The architecture of the LRU model is similar to that of the GRU model above, except that we specify the state dimension, which we will take to be 8 here.
model = keras.Sequential()
model.add(keras.Input((LOOK_BACK, 1)))
model.add(keras_mml.layers.LRUMML(4, 8))
model.add(keras.layers.Dense(1))
model.compile(loss="mse", optimizer="adam", metrics=["mae"])
model.fit(
train_X,
train_Y,
epochs=200,
batch_size=1,
validation_split=0.2,
callbacks=[
keras.callbacks.EarlyStopping(monitor="val_loss", patience=20, min_delta=1e-4, verbose=1),
print_training_results_Callback(),
],
verbose=0,
)
Epoch: 0 | loss: 0.00472 | mae: 0.05091 | val_loss: 0.01350 | val_mae: 0.09610
Epoch: 10 | loss: 0.00227 | mae: 0.03942 | val_loss: 0.00566 | val_mae: 0.06247
Epoch: 20 | loss: 0.00208 | mae: 0.03701 | val_loss: 0.00592 | val_mae: 0.06309
Epoch: 30 | loss: 0.00205 | mae: 0.03660 | val_loss: 0.00621 | val_mae: 0.06460
Epoch: 40 | loss: 0.00257 | mae: 0.03927 | val_loss: 0.00563 | val_mae: 0.06200
Epoch 46: early stopping
<keras.src.callbacks.history.History at 0x7f9c106a7e20>
We now evaluate the LRU model.
# Make predictions
train_pred = model.predict(train_X)
test_pred = model.predict(test_X)
# Un-normalize the predictions
train_pred_orig = scaler.inverse_transform(train_pred)
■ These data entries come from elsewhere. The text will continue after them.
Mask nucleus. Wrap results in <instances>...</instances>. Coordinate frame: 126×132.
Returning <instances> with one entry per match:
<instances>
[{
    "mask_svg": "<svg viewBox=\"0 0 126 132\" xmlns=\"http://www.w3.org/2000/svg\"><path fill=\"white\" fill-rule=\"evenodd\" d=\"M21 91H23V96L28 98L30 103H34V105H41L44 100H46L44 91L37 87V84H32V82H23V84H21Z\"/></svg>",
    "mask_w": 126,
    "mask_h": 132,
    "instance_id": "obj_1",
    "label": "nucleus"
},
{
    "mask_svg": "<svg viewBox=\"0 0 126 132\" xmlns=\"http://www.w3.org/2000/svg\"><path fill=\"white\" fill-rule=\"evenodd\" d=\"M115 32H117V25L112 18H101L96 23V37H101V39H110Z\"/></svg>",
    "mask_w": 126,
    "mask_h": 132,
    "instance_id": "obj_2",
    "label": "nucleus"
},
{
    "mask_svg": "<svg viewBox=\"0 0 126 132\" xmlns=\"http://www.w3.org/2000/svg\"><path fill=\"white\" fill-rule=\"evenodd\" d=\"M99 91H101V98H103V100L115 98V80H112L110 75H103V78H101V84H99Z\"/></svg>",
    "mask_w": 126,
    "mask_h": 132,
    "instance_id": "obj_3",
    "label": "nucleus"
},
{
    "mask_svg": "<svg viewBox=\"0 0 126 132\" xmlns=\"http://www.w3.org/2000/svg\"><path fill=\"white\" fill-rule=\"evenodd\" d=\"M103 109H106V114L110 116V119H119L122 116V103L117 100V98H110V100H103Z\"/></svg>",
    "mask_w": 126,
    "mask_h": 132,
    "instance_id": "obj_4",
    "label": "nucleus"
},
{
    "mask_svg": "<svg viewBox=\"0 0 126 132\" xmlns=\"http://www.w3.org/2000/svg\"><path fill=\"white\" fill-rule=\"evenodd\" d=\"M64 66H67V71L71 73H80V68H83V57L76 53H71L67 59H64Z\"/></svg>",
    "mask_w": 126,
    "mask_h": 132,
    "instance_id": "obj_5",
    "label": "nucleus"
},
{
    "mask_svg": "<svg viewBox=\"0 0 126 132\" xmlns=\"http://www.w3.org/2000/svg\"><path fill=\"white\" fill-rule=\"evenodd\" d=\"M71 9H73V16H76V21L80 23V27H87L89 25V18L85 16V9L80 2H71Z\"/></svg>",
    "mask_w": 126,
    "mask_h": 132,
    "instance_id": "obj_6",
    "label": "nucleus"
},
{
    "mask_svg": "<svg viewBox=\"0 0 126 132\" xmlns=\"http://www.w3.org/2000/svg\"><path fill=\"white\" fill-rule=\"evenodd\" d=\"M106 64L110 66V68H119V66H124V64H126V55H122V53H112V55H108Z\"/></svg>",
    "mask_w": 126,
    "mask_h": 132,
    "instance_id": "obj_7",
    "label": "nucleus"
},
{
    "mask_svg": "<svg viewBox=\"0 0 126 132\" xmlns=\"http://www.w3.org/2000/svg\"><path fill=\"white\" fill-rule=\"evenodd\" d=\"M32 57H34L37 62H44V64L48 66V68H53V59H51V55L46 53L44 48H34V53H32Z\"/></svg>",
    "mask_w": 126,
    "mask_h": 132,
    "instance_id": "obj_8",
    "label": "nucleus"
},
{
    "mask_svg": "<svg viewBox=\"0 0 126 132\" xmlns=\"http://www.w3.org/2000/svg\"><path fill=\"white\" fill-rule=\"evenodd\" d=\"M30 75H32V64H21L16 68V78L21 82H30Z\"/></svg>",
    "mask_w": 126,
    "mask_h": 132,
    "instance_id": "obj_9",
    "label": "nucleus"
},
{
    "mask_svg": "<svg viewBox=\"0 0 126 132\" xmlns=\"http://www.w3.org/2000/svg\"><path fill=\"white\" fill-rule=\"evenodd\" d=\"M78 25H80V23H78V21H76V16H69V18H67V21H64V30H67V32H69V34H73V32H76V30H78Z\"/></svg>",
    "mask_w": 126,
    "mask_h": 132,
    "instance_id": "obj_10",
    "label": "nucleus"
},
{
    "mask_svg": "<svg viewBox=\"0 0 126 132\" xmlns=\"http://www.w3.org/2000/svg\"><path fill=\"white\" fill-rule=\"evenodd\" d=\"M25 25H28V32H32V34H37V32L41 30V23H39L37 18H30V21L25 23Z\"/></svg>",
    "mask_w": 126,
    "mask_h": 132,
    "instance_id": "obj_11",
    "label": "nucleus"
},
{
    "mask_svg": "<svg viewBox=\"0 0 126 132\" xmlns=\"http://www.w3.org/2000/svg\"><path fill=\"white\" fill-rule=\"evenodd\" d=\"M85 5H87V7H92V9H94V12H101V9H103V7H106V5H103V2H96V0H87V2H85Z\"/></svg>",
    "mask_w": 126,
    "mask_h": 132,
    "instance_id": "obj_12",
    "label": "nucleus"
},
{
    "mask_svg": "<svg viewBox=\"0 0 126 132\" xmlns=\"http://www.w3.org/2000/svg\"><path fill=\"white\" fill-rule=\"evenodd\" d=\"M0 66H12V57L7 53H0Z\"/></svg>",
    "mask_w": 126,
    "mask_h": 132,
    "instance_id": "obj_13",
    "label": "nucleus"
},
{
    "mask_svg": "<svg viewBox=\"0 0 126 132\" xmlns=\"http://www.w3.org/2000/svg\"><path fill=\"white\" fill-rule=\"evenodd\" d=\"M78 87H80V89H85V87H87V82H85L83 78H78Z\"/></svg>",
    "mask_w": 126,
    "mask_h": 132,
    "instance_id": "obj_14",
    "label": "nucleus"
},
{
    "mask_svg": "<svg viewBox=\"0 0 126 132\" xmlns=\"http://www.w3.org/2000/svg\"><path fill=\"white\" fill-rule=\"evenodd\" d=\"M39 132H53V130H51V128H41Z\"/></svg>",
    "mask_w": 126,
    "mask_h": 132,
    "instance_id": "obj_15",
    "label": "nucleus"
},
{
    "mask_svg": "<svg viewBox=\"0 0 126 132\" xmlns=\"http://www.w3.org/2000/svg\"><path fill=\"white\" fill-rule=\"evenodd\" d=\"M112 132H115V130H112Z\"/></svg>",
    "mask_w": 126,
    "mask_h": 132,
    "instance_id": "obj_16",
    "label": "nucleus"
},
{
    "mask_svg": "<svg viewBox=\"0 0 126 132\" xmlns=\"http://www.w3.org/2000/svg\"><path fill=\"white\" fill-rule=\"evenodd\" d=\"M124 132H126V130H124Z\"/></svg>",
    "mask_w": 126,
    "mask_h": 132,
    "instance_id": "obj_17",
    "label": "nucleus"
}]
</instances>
train_Y_orig = scaler.inverse_transform([train_Y])
test_pred_orig = scaler.inverse_transform(test_pred)
test_y_orig = scaler.inverse_transform([test_Y])
# Then evaluate the MSE
train_score = np.sqrt(mean_squared_error(train_Y_orig[0], train_pred_orig[:, 0]))
print(f"Train MSE: {train_score:.2f}")
test_score = np.sqrt(mean_squared_error(test_y_orig[0], test_pred_orig[:, 0]))
print(f"Test MSE: {test_score:.2f}")
4/4 ━━━━━━━━━━━━━━━━━━━━ 0s 82ms/step
1/1 ━━━━━━━━━━━━━━━━━━━━ 0s 14ms/step
Train MSE: 26.60
Test MSE: 51.00
What does the LRU’s predictions look like?
# Shift train predictions for plotting
train_pred_plot = np.empty_like(dataset)
train_pred_plot[:, :] = np.nan
train_pred_plot[LOOK_BACK : len(train_pred) + LOOK_BACK, :] = train_pred_orig
# Shift test predictions for plotting
test_pred_plot = np.empty_like(dataset)
test_pred_plot[:, :] = np.nan
test_pred_plot[len(train_pred) + (LOOK_BACK * 2) + 1 : len(dataset) - 1, :] = test_pred_orig
# Plot the baselines and the predictions
plt.plot(scaler.inverse_transform(dataset), label="Original Data")
plt.plot(train_pred_plot, label="Training Predictions")
plt.plot(test_pred_plot, label="Testing Predictions")
plt.legend()
plt.show()
Conclusion¶
In this notebook, we demonstrated how to use Keras-MML’s GRUMML and LRUMML for time series forecasting. They act as suitable replacements for the traditional LSTM layer, and they use dramatically less matrix multiplication operations than normal.